▸ **Dataset extract**:

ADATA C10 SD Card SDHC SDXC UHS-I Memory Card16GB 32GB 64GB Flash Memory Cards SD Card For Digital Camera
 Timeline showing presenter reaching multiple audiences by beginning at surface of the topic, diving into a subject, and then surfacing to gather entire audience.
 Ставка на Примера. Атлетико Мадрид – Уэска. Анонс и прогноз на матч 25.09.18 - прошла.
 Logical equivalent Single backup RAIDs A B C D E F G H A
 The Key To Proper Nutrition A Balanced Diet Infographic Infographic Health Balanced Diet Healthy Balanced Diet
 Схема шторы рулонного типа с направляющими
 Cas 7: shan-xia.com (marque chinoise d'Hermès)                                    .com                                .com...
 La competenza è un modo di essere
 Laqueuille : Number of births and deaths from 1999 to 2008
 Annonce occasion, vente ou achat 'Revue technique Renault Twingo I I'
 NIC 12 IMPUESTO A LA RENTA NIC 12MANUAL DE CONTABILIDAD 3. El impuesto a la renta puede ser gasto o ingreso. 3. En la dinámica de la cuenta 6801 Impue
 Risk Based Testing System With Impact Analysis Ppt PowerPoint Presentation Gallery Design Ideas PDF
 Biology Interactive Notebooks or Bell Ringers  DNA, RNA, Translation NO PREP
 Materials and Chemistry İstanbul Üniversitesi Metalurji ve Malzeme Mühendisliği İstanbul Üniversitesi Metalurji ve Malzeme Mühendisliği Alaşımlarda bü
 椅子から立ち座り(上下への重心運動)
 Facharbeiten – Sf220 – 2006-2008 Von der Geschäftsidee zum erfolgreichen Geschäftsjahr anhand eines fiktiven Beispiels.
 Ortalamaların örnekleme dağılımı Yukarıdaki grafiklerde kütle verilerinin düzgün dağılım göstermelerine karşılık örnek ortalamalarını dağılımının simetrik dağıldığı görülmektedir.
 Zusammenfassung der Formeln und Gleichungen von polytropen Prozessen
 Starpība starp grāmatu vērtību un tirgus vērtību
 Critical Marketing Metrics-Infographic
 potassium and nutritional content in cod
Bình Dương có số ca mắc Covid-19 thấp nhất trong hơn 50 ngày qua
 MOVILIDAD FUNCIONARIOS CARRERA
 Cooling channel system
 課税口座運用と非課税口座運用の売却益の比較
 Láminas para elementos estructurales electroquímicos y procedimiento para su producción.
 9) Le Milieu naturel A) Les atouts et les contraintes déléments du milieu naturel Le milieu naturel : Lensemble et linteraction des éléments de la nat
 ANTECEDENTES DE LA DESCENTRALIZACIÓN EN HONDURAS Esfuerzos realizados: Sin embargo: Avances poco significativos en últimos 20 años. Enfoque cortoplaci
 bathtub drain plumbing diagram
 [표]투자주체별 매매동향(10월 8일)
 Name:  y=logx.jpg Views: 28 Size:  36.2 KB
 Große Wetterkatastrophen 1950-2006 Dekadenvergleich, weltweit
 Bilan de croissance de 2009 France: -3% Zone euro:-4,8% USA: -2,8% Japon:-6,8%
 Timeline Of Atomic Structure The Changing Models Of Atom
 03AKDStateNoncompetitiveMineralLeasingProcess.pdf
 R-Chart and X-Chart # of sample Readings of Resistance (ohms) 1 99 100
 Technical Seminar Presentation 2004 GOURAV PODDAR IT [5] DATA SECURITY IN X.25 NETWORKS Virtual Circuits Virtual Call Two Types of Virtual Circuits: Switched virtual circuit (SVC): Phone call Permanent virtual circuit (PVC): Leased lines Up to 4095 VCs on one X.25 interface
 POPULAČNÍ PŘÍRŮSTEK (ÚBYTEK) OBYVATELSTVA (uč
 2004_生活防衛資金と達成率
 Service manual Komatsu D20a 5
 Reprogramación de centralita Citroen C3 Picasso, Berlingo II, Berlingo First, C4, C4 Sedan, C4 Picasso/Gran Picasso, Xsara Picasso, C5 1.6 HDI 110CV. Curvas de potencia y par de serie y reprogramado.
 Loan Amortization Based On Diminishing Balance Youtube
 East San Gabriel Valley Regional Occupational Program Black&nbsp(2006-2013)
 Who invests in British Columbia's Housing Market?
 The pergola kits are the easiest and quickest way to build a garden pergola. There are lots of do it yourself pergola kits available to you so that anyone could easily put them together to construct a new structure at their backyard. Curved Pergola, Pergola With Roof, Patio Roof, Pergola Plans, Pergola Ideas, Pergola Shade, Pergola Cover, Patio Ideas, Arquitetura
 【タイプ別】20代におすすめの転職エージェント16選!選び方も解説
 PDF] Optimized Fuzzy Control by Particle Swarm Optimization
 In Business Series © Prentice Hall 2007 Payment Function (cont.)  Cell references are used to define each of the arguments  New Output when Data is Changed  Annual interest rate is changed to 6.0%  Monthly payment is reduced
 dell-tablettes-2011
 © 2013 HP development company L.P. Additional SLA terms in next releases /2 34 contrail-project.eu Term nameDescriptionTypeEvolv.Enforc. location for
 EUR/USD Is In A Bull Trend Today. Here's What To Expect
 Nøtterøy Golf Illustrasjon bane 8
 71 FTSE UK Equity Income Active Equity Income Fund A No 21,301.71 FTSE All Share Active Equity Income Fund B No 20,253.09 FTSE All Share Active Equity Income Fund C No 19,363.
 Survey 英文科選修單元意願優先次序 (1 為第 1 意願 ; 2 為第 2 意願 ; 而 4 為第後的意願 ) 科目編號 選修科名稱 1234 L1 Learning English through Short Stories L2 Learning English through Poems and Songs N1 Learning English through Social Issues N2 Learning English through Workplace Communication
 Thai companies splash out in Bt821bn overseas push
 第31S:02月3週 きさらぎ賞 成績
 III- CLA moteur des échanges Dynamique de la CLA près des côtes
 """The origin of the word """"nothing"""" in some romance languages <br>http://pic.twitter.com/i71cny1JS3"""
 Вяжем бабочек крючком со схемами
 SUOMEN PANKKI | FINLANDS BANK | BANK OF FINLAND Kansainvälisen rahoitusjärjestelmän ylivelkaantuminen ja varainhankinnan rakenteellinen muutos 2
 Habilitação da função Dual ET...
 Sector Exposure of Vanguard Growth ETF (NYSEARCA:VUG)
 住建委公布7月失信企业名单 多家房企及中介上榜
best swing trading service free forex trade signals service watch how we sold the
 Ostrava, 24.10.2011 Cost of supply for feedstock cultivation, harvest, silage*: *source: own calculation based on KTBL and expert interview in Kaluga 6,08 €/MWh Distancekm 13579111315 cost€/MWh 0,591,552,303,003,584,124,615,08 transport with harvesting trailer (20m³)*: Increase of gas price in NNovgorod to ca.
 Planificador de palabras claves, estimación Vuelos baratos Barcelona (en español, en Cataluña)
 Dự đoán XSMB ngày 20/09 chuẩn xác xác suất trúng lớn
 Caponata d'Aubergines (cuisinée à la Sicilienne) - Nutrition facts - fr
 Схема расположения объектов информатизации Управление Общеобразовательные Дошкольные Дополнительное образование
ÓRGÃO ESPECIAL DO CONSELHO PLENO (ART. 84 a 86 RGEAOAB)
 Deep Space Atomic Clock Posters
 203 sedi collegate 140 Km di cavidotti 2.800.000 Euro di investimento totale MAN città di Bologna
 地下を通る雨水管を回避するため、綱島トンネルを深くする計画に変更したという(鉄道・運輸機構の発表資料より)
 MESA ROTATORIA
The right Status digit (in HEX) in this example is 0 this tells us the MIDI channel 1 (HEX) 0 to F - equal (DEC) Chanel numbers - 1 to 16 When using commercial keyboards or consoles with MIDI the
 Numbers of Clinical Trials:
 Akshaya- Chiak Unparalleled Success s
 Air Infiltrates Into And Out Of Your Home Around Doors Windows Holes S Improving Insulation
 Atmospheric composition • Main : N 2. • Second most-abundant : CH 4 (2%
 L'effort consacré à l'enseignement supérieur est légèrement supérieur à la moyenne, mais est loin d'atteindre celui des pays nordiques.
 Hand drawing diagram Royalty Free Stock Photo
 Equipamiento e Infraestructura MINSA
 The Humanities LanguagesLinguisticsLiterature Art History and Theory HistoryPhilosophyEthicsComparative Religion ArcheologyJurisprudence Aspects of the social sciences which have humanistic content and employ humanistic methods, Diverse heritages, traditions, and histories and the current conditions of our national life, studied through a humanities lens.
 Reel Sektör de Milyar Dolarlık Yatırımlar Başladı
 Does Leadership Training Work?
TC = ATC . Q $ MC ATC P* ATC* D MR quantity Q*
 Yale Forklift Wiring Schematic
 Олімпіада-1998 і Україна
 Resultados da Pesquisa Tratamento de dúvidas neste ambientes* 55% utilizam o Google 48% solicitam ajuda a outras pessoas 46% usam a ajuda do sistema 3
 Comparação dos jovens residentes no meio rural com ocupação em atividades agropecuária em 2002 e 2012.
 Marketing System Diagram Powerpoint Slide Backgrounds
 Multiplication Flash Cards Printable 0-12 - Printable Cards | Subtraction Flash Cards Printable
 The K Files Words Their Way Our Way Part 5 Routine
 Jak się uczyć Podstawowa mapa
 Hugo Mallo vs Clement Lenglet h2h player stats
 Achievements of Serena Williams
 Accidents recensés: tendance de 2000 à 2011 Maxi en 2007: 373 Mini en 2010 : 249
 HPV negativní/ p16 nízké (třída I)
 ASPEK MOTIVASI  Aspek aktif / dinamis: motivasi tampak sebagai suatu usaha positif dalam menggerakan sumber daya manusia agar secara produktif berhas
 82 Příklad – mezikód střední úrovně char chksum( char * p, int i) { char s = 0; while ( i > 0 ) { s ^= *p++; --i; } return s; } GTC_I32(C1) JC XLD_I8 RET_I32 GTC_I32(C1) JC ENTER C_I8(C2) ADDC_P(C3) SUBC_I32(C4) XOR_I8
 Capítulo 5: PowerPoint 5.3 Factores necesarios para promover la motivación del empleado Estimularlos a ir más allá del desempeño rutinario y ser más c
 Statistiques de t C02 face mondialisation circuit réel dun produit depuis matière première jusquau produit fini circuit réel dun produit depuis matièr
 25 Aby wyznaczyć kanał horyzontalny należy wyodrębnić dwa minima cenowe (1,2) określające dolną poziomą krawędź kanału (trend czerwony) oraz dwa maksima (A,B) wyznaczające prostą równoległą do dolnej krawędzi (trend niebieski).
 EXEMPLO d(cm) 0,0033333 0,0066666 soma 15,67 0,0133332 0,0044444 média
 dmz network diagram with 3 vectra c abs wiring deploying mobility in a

▸ **Assignment**:
Retype only this portion of the data above: the line containing "Hugo Mallo vs", the line containing "82 Příklad –", and all lines between them, exactly.

▸ **Completed task**:
 Hugo Mallo vs Clement Lenglet h2h player stats
 Achievements of Serena Williams
 Accidents recensés: tendance de 2000 à 2011 Maxi en 2007: 373 Mini en 2010 : 249
 HPV negativní/ p16 nízké (třída I)
 ASPEK MOTIVASI  Aspek aktif / dinamis: motivasi tampak sebagai suatu usaha positif dalam menggerakan sumber daya manusia agar secara produktif berhas
 82 Příklad – mezikód střední úrovně char chksum( char * p, int i) { char s = 0; while ( i > 0 ) { s ^= *p++; --i; } return s; } GTC_I32(C1) JC XLD_I8 RET_I32 GTC_I32(C1) JC ENTER C_I8(C2) ADDC_P(C3) SUBC_I32(C4) XOR_I8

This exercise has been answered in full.